Schroders Capital Semi-Liquid Global Private Equity is the flagship private equity fund offered by Schroders Capital, specifically designed for professional investors seeking access to a diversified portfolio of global private equity investments through a flexible, semi-liquid structure. The fund enables investors to participate in the private equity market, traditionally characterized by limited liquidity and high entry barriers.
History and Purpose
Launched in 2019, Schroders Capital Semi-Liquid Global Private Equity aims to provide capital growth over the medium to long term by investing worldwide in private equity. Leveraging Schroders’ pioneering mindset and extensive experience in managing private markets investments, the fund has built a strong track record with its evergreen structure, giving investors exposure to seasoned private equity opportunities while maintaining periodic liquidity.
Structure & Liquidity
Structured as a SICAV domiciled in Luxembourg, the fund offers subscriptions in USD and EUR, with monthly subscriptions and quarterly redemptions, subject to a 90-day notice period and up to a 5% NAV redemption fee. This approach provides significantly enhanced liquidity compared to traditional private equity funds.
- Fund Size: USD 2.1 billion
- Minimum Investment: USD/EUR 10,000 (or equivalent)
- Liquidity: Monthly subscriptions and quarterly redemptions, subject to a 90-day redemption notice and up to a 5% NAV redemption fee
- Performance Carry: None
- ISIN: LU2005485581
Minimum investment for at least one share class is set at USD/EUR 10,000, providing accessibility to a broad range of professional investors. The fund carries no performance fees, charging investors an ongoing management fee of approximately 3.28% per annum (per KID).
Strategy
Schroders Capital primarily invests across private equity secondaries, co-investments, and primary fund opportunities:
- Secondary Fund Investments: ~45%
- Co-Investments: ~44%
- Primary Fund Investments: ~10%
- Listed Equities: Minimal exposure (~0.1%)
Key features include:
- Diversified across multiple vintages, managers, and sectors, substantially reducing single-risk concentration.
- Exposure predominantly to buyouts (>80%), complemented by growth capital and venture capital
- Geographically balanced with significant allocations to Europe (circa 45%), North America (c.45%) and some Asia.
- The fund is led by Schroders Capital’s dedicated private equity team, under the experienced leadership of Benjamin Alt, who has managed the fund since inception. The team utilizes Schroders' strong network and relationships across global private equity markets to source high-quality investment opportunities.
Its internal deal sourcing capabilities mean there are no external fund-of-funds layers or associated costs.
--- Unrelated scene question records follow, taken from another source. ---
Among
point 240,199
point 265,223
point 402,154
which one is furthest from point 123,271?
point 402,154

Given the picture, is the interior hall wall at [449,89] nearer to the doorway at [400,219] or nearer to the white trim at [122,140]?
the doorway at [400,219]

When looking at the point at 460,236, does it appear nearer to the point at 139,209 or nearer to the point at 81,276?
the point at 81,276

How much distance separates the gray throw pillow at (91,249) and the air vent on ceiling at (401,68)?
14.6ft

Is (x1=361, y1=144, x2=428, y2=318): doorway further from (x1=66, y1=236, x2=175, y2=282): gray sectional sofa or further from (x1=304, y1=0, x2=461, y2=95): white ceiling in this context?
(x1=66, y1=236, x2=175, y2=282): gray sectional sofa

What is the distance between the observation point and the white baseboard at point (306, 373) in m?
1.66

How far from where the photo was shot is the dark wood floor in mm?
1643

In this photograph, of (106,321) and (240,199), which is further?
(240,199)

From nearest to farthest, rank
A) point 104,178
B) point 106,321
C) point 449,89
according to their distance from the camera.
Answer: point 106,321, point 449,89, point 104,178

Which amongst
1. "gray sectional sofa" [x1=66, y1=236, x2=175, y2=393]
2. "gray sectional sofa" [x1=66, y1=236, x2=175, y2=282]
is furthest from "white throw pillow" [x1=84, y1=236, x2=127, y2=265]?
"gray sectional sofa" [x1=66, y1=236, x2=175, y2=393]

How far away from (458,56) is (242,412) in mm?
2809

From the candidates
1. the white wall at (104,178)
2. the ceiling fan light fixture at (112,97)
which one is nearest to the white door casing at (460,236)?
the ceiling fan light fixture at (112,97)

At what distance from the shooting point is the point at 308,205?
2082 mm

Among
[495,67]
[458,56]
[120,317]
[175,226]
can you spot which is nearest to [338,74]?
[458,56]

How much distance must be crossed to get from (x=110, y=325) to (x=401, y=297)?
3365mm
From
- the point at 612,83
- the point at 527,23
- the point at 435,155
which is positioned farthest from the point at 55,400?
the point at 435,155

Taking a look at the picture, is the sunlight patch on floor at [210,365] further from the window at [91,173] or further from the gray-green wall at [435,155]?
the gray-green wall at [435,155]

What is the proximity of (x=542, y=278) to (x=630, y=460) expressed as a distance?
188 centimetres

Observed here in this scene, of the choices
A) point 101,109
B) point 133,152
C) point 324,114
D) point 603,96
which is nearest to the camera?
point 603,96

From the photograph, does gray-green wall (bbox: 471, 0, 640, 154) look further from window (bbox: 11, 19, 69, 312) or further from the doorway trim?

GAIA II does not operate as a fund-of-funds, but, instead, it sources most of its investments from Schroders Capital’s internal platform, giving it access to direct deals, co-investments, and fund commitments already underwritten for institutional clients. This avoids the typical fee drag of multi-manager fund structures and gives the manager more control over portfolio construction and pacing. However, it is a "single-GP" fund, meaning investors have single-manager exposure (although at the size of Schroders, this should not weigh too heavily).
Why Consider This Fund?
- Access to global private equity markets through a semi-liquid, evergreen structure.
- Immediate exposure to diversified, mature private equity assets, reducing "blind-pool" risk (i.e. investors know what assets they are investing in)
- Enhanced liquidity relative to traditional private equity vehicles, with quarterly redemption opportunities.
- Transparent, investor-friendly fee structure with no performance carry.
- Managed by Schroders, a globally respected manager with a proven track record in private equity and alternative investments.